→ Materials provided
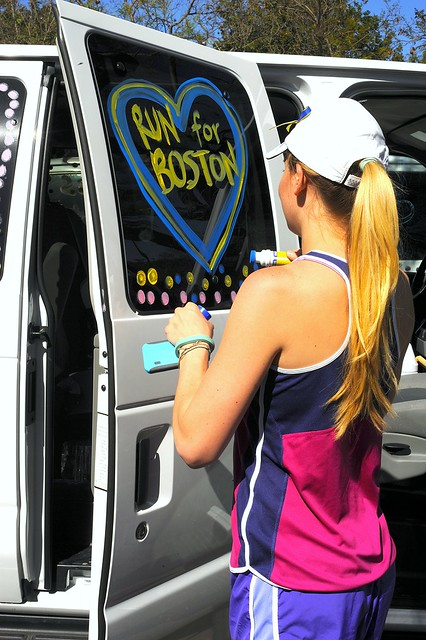 Lauren @laurenolerich decorating our Ragnar Relay SoCal van with some Run for Boston Love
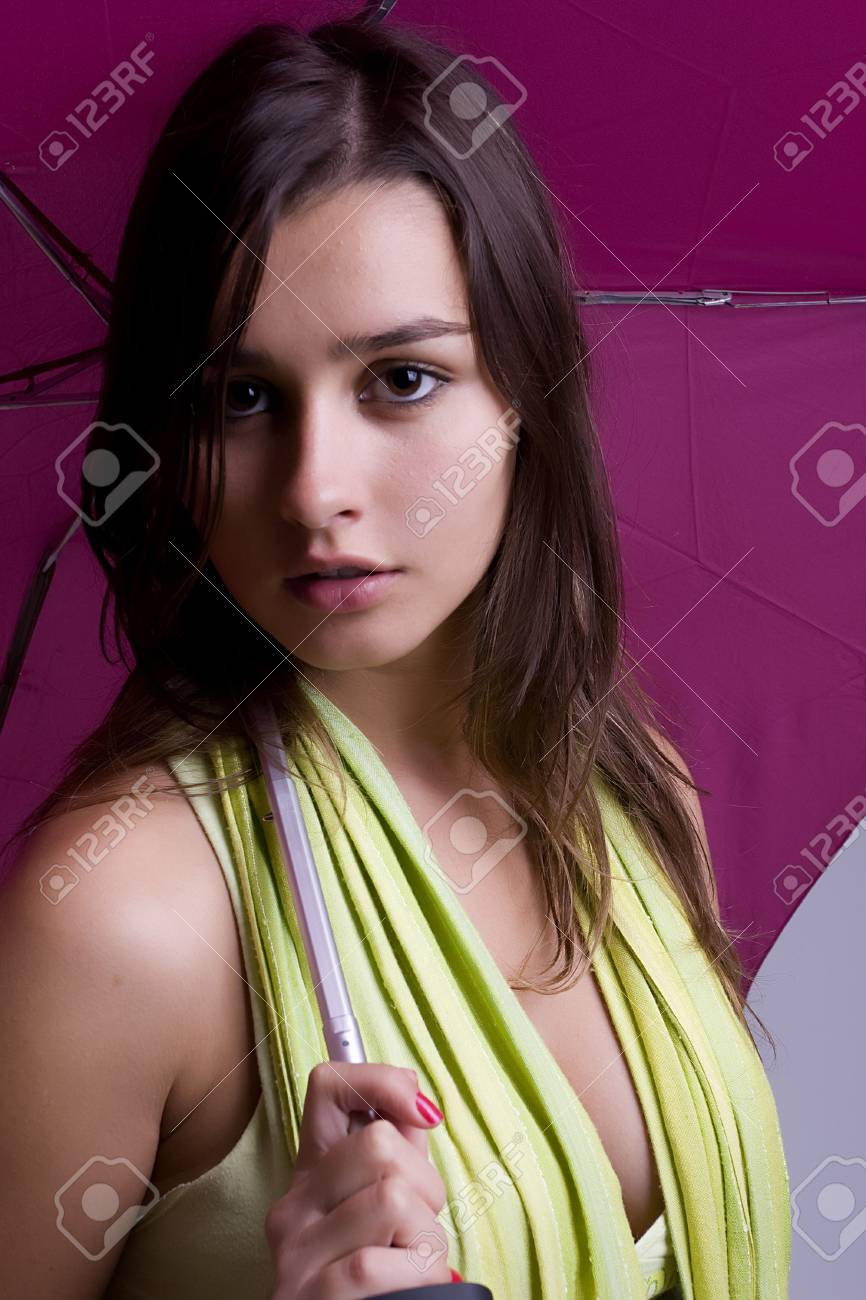 Young woman under an umbrella, posing isolated Stock Photo - 3997878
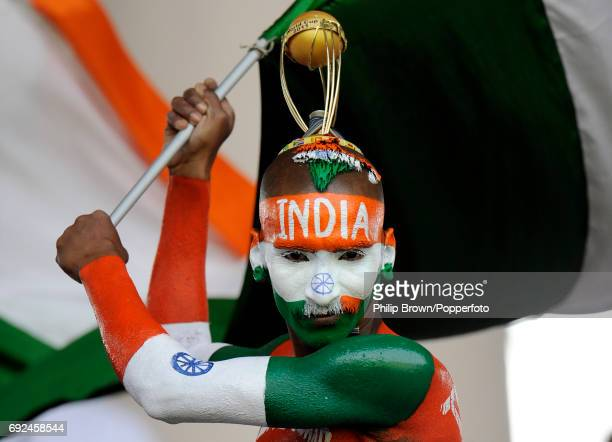An Indian cricket supporter in full body paint waving an Indian flag and wearing a Cricket World Cup headdress during the ICC Cricket World Cup match...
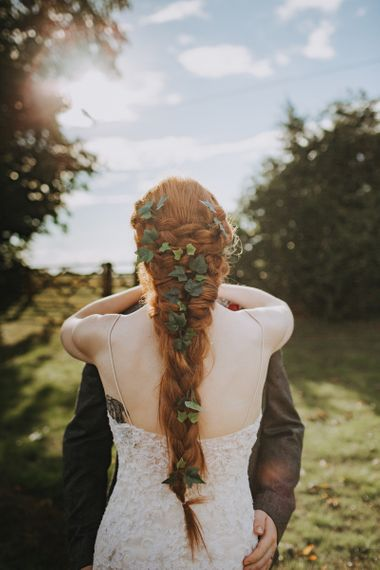 Bride with long braided plait with foliage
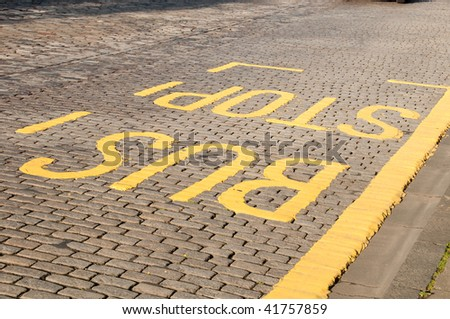 yellow painted BUS STOP sign on a paved street - stock photo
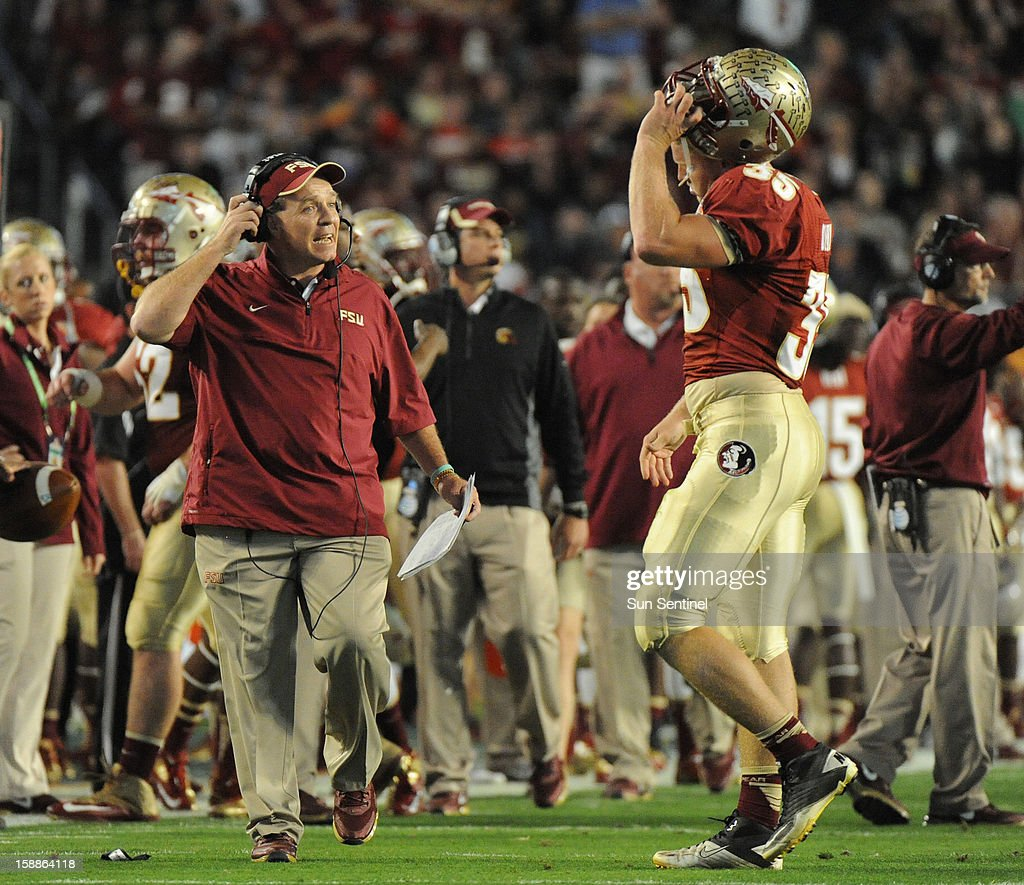 Florida State Coach Jimbo Fisher has a word with Nick O'Leary after his fumble against Northern Illinois during the first half of the Discover Orange Bowl on Tuesday, January 1, 2013, in Miami Gardens, Florida.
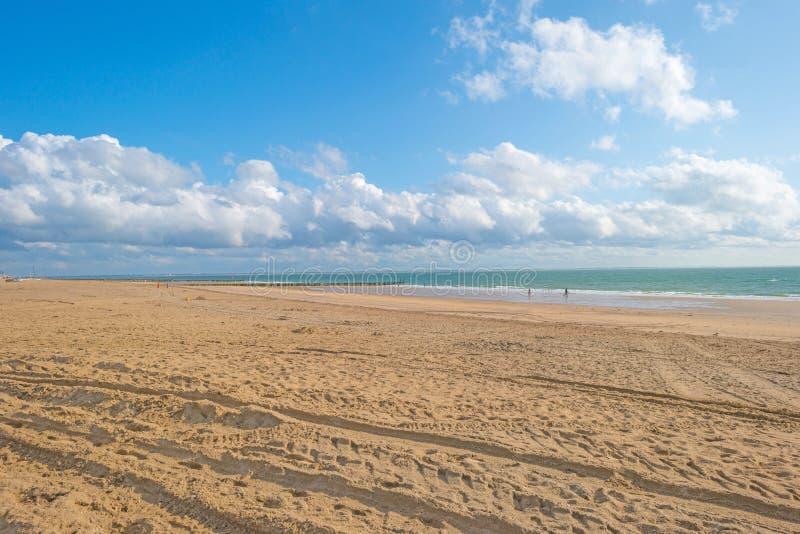 Blue cloudy sky over a sand beach along the sea stock photo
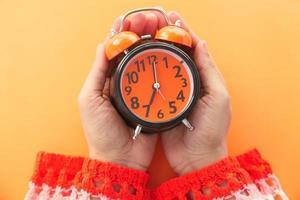 mão de uma mulher segurando um despertador em fundo laranja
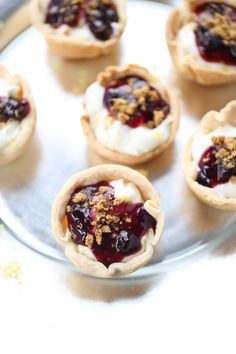 These mini pies are filled with a creamy lemon flavored filling and topped with a simple blueberry topping!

→ Task brief
Transcribe all records verbatim, no pictures.

→ Exercise answer
 Lauren @laurenolerich decorating our Ragnar Relay SoCal van with some Run for Boston Love
 Young woman under an umbrella, posing isolated Stock Photo - 3997878
An Indian cricket supporter in full body paint waving an Indian flag and wearing a Cricket World Cup headdress during the ICC Cricket World Cup match...
 Bride with long braided plait with foliage
 yellow painted BUS STOP sign on a paved street - stock photo
 Florida State Coach Jimbo Fisher has a word with Nick O'Leary after his fumble against Northern Illinois during the first half of the Discover Orange Bowl on Tuesday, January 1, 2013, in Miami Gardens, Florida.
 Blue cloudy sky over a sand beach along the sea stock photo
 mão de uma mulher segurando um despertador em fundo laranja
 These mini pies are filled with a creamy lemon flavored filling and topped with a simple blueberry topping!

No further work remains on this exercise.